Excerto do texto:
· · · · · · ·
Lesados do Banif: e quando o Estado é o dono?

No Banif não houve (aparentemente...) falsificação de contas. No Banif não houve (formalmente) associação criminosa. Mas houve – no mínimo – abuso do nome do Estado para credibilizar vergonhosas acções! E houve ausência de Estado para – também no mínimo – defender os seus cidadãos e a honra do seu nome.

Os lesados do BES ocupam (muito justamente) o noticiário nacional – porque foram lesados, enganados e vítimas de crime. E o Estado (muito justamente) assumiu as suas queixas e as suas perdas, havendo até o anúncio de que se preparam acções judiciais, na sua qualidade de vítimas de crime, contra o alegado criminoso, Ricardo Salgado. Mas, que fazer quando era o Estado o dono do banco que originou os lesados? Que fazer quando o Ricardo Salgado dos lesados do Banif é o Estado português?

Vale a pena recordar, de uma forma muito sucinta, o processo que culmina nos lesados do Banif.

O Banif era um banco sediado no Funchal com grande penetração, além da Madeira, nos Açores (recorde-se que tinha adquirido o Banco Comercial dos Açores, a maior instituição bancária do arquipélago), no continente e nas comunidades de emigrantes da África do Sul, Venezuela e Costa Leste dos Estados Unidos. Em matéria de depósitos e investimentos prevaleciam os pequenos aforradores, dos quais muito milhares de emigrantes.
· · · · · · ·
Dados fornecidos:
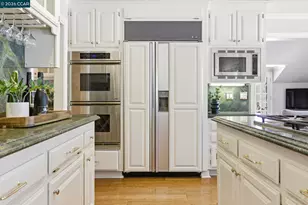 725 Castle Rock Rd, Walnut Creek, CA 94598 - Photo 11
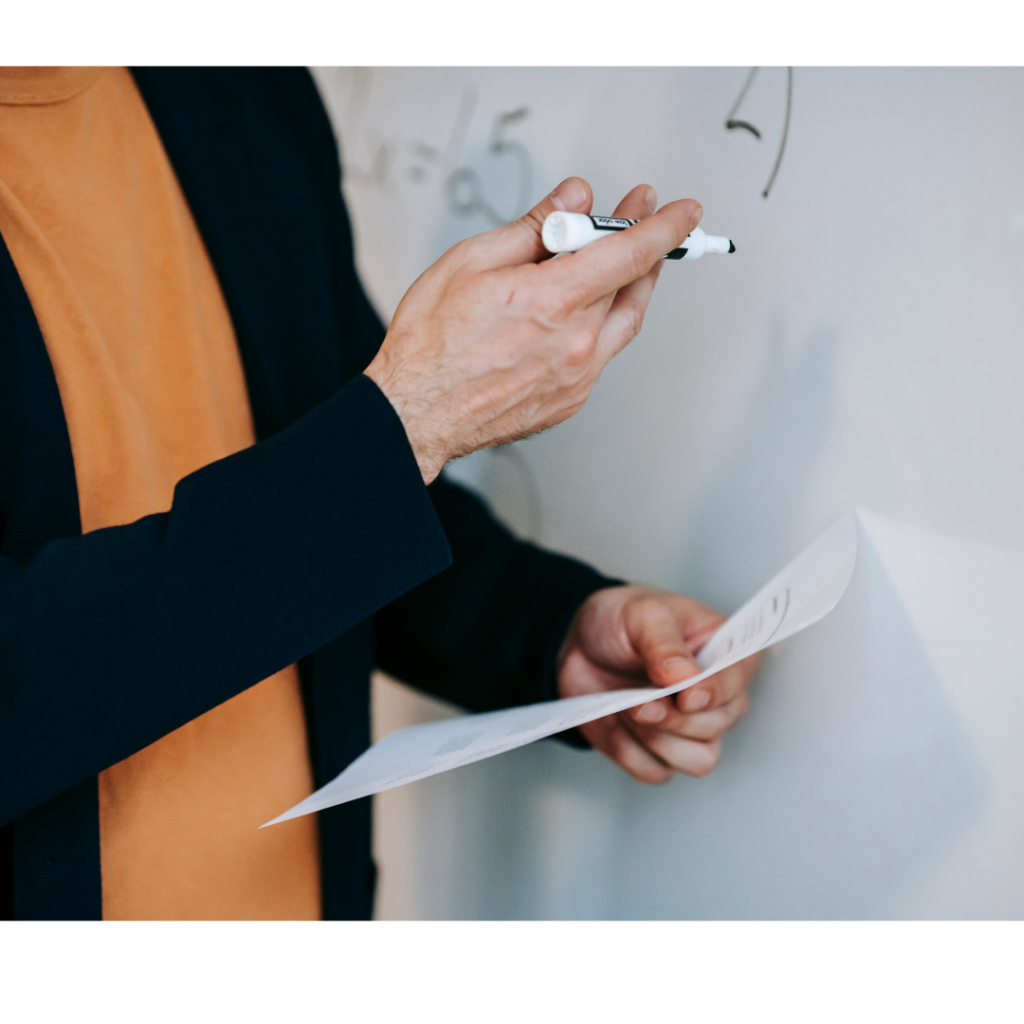 karne-tebrigi-Instagram-Gonderisi-1024x1024 Öğretmenlerin Yaşadığı Zorluklar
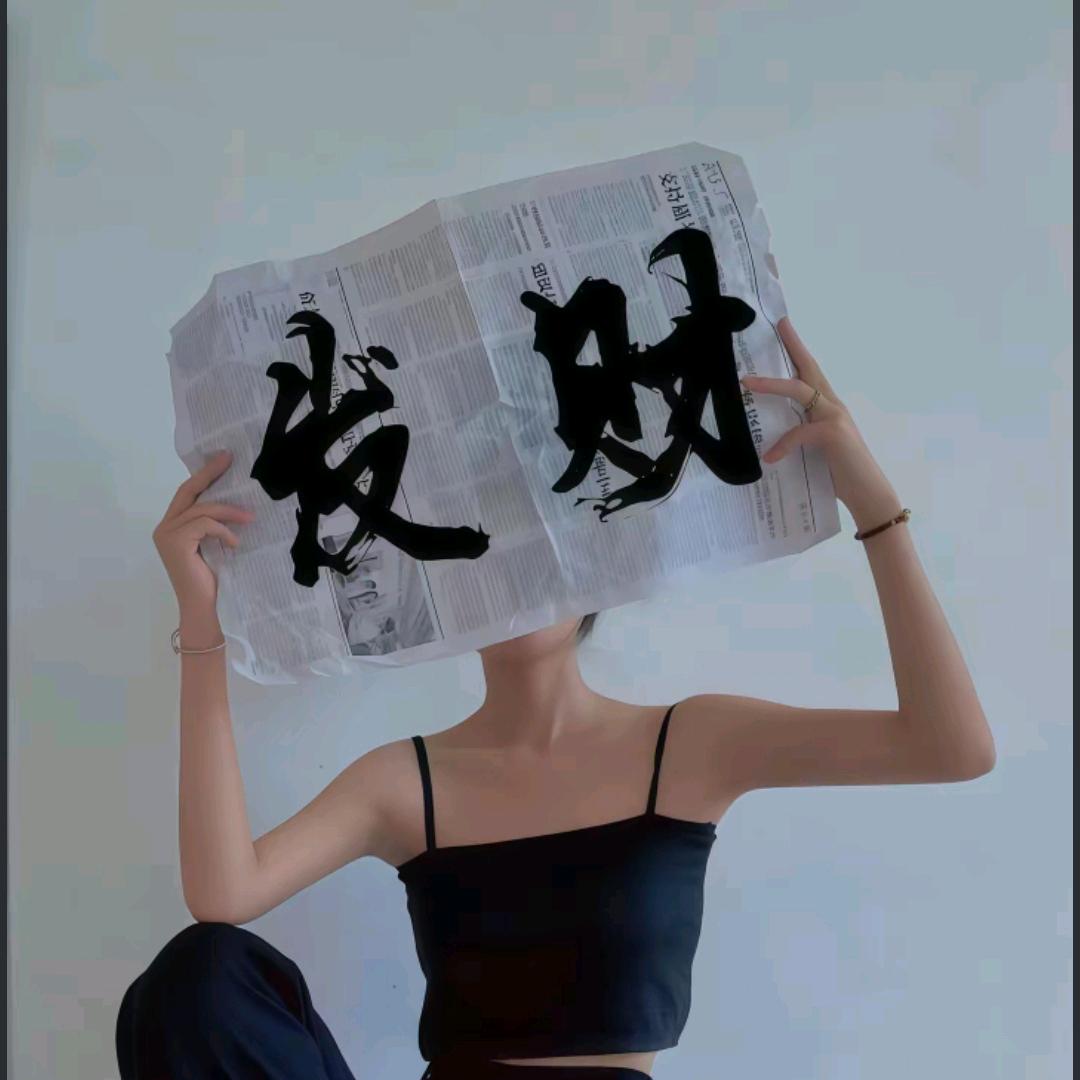 ～恩熙 呀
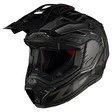 Nexx X.RALLY ZERO PRO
· · · · · · ·
O que vai fazer: Escreva a continuação do texto sobre os lesados do Banif, começando logo depois da última frase apresentada.

Resposta ao exercício:
Em determinada altura, por razões relacionadas com o cumprimento dos rácios financeiros obrigatórios na actividade bancária, houve necessidade de se proceder à chamada capitalização do Banco (um processo, obviamente, previamente autorizado pelo Banco de Portugal e demais instituições intervenientes nestes processos). Como, numa primeira fase, essa capitalização passou pelo recurso ao apoio estatal, ficou este, Estado, com a maioria (bem acima dos 90%) do capital do Banif – ou seja, passou efectivamente a ser o dono do Banif. Tal facto, e a vontade do Estado em reduzir ou abandonar a sua tão forte presença no Capital Social do banco, levou a que essa campanha de capitalização não só prosseguisse como fosse incentivada, necessariamente devidamente autorizada pelas instituições oficiais de supervisão.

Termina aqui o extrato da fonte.